Problem to solve: Give back exactly the line containing "5 Ablauf des" and all that follow it in the data below, with the pictures left out.

[Records from a collection]
--- --- ---

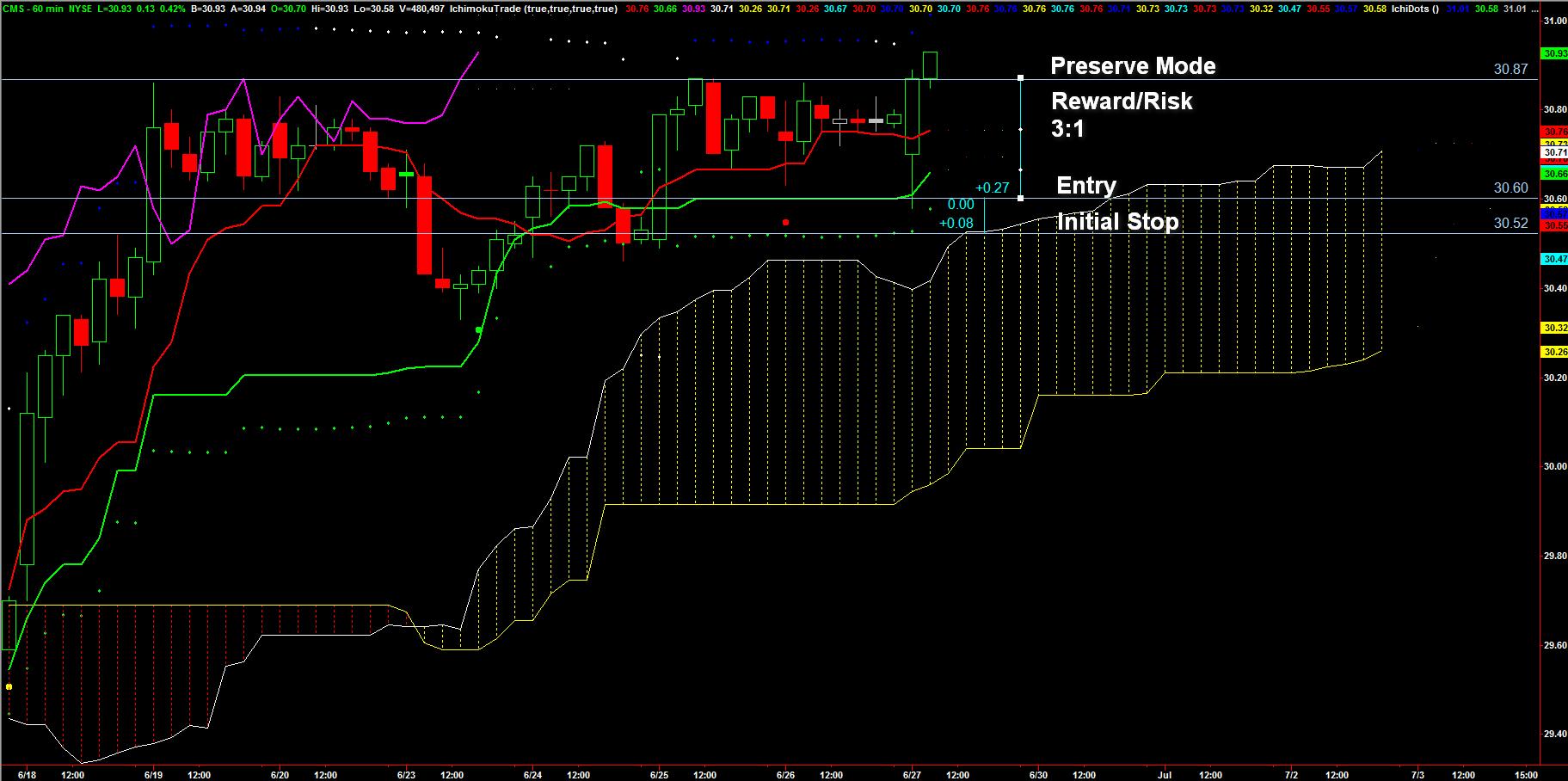 CMS_STOCK_7xBUY_Chart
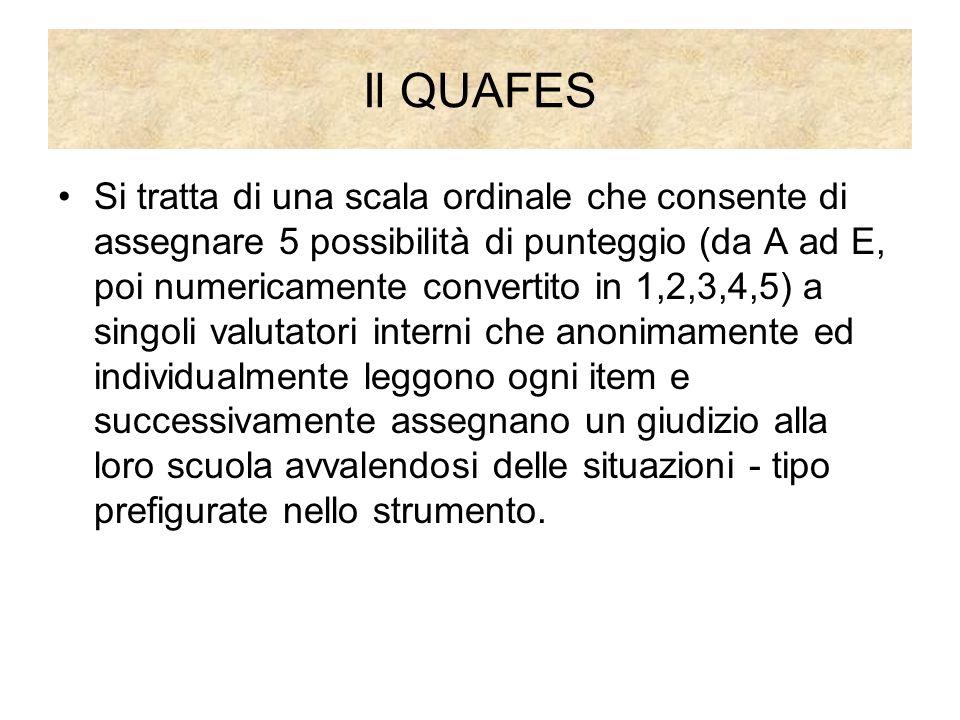 Il QUAFES Si tratta di una scala ordinale che consente di assegnare 5 possibilità di punteggio (da A ad E, poi numericamente convertito in 1,2,3,4,5)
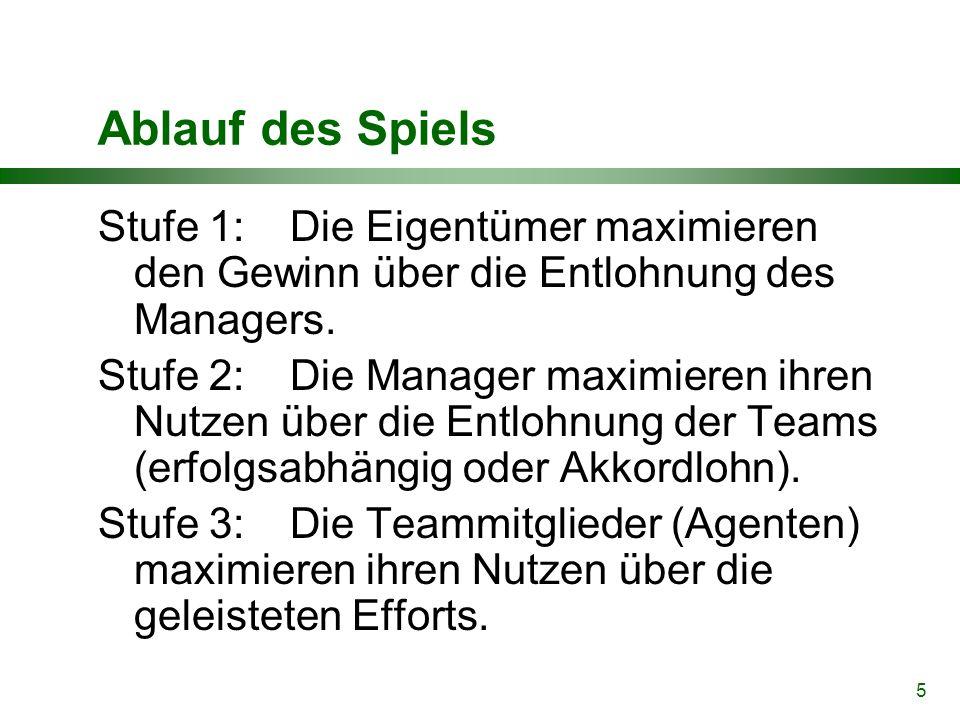 5 Ablauf des Spiels Stufe 1:Die Eigentümer maximieren den Gewinn über die Entlohnung des Managers. Stufe 2:Die Manager maximieren ihren Nutzen über di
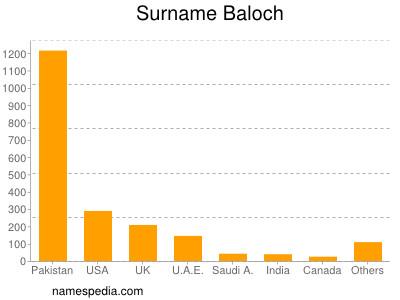 Surname Baloch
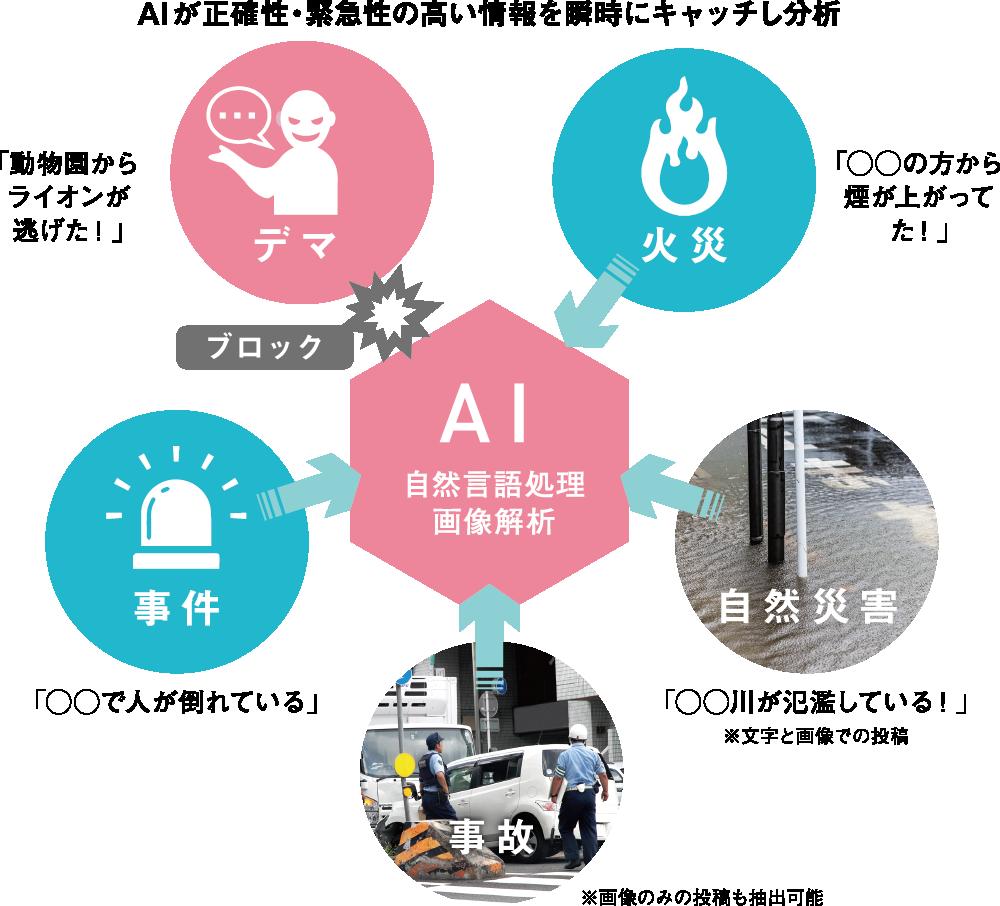 AIが正確性・緊急性の高い情報を瞬時にキャッチし分析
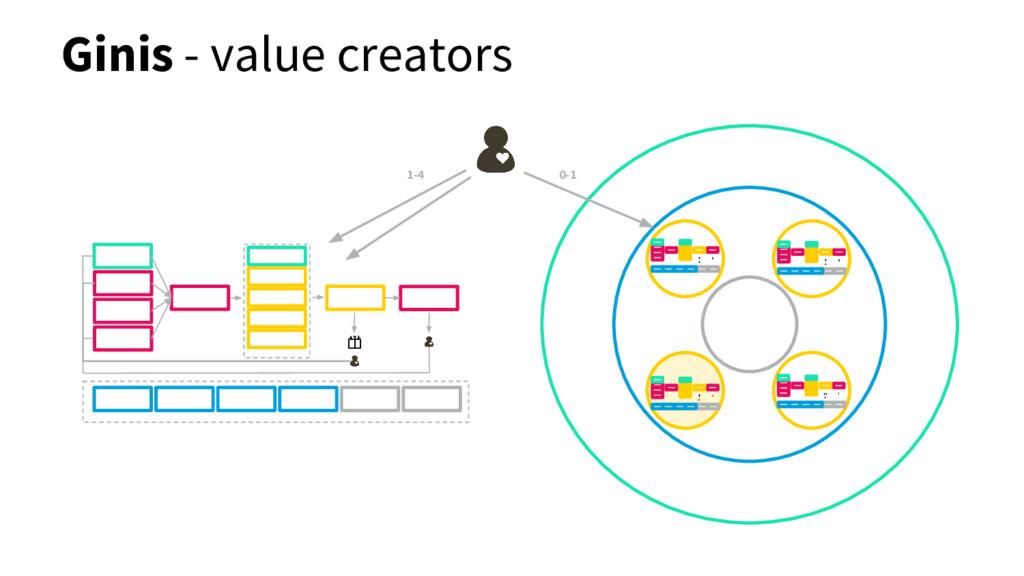 Ginis - value creators 0-1 1-4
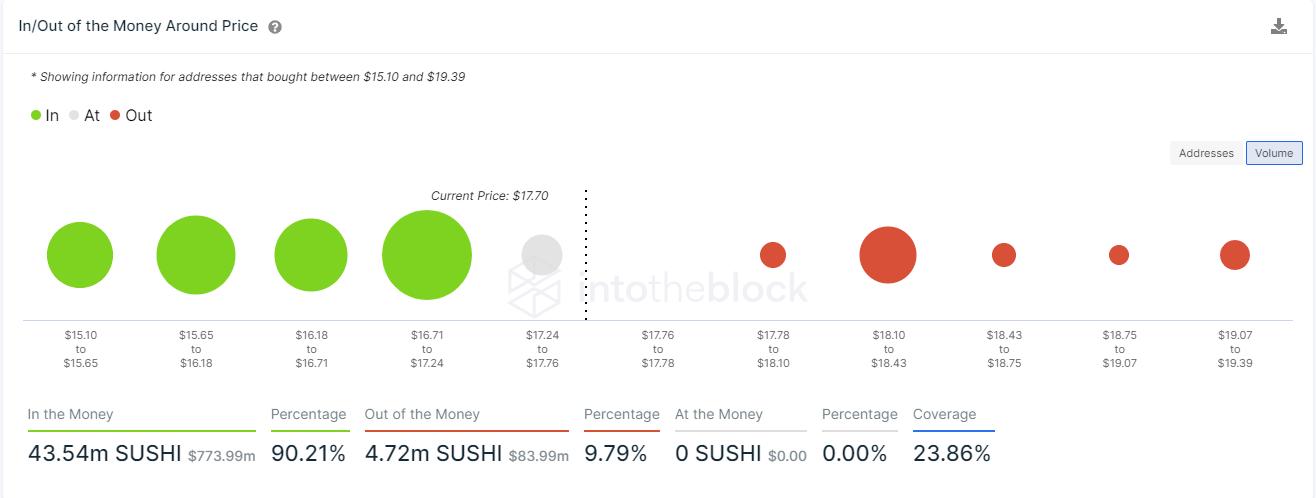 sushi price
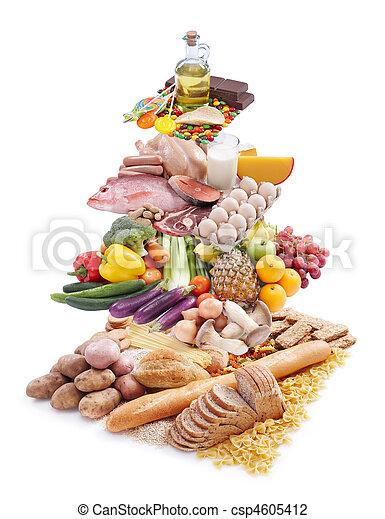 ernährungspyramide - csp4605412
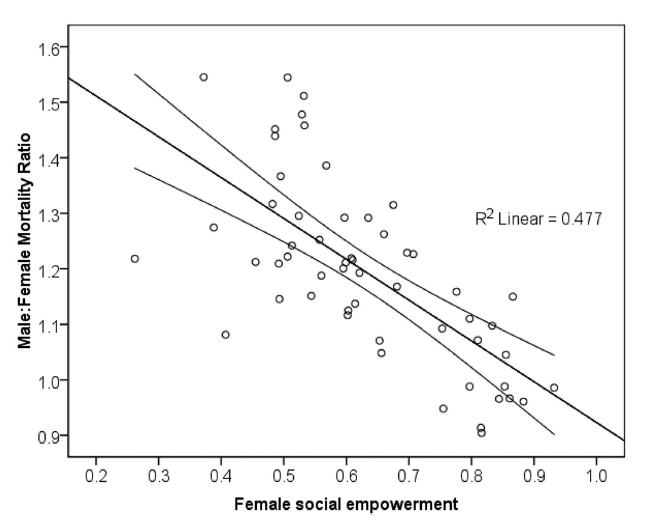 Ratio of male mortality rate to female mortality rate vs. United Nations Gender Empowerment Measure, N=37 (national level data)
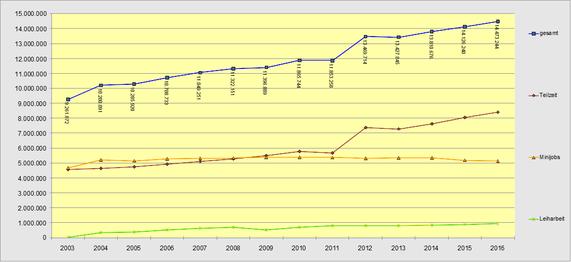 Entwicklung atypischer Beschäftigung 2003 bis 2016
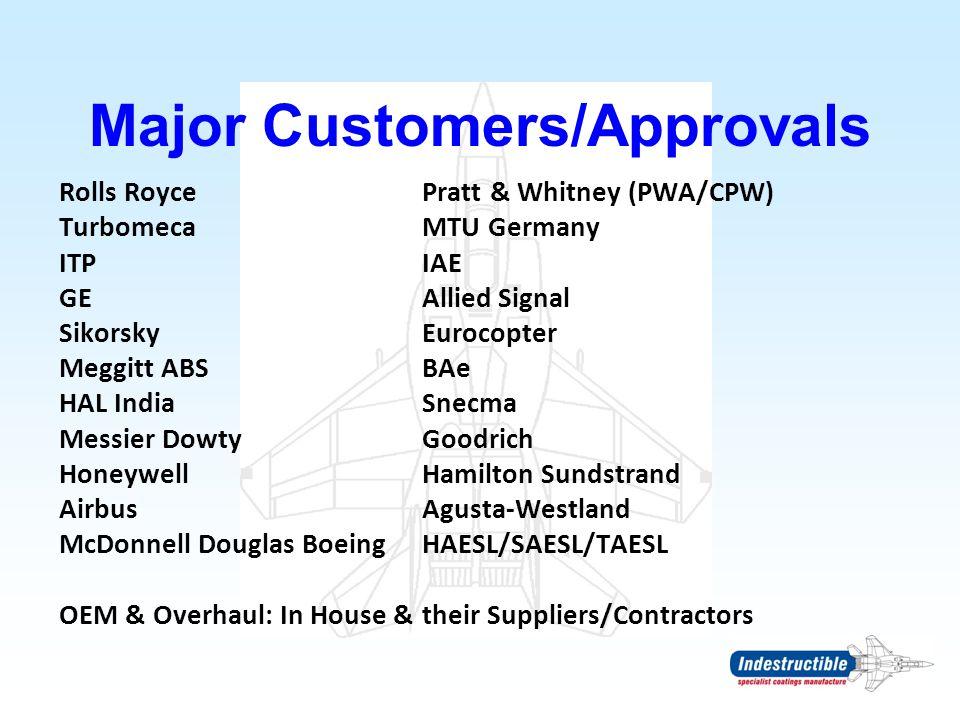 Major Customers/Approvals Rolls Royce Turbomeca ITP GE Sikorsky Meggitt ABS HAL India Messier Dowty Honeywell Airbus McDonnell Douglas Boeing OEM & Ov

--- --- ---

Answer to the problem:
 5 Ablauf des Spiels Stufe 1:Die Eigentümer maximieren den Gewinn über die Entlohnung des Managers. Stufe 2:Die Manager maximieren ihren Nutzen über di
 Surname Baloch
 AIが正確性・緊急性の高い情報を瞬時にキャッチし分析
 Ginis - value creators 0-1 1-4
 sushi price
 ernährungspyramide - csp4605412
 Ratio of male mortality rate to female mortality rate vs. United Nations Gender Empowerment Measure, N=37 (national level data)
 Entwicklung atypischer Beschäftigung 2003 bis 2016
 Major Customers/Approvals Rolls Royce Turbomeca ITP GE Sikorsky Meggitt ABS HAL India Messier Dowty Honeywell Airbus McDonnell Douglas Boeing OEM & Ov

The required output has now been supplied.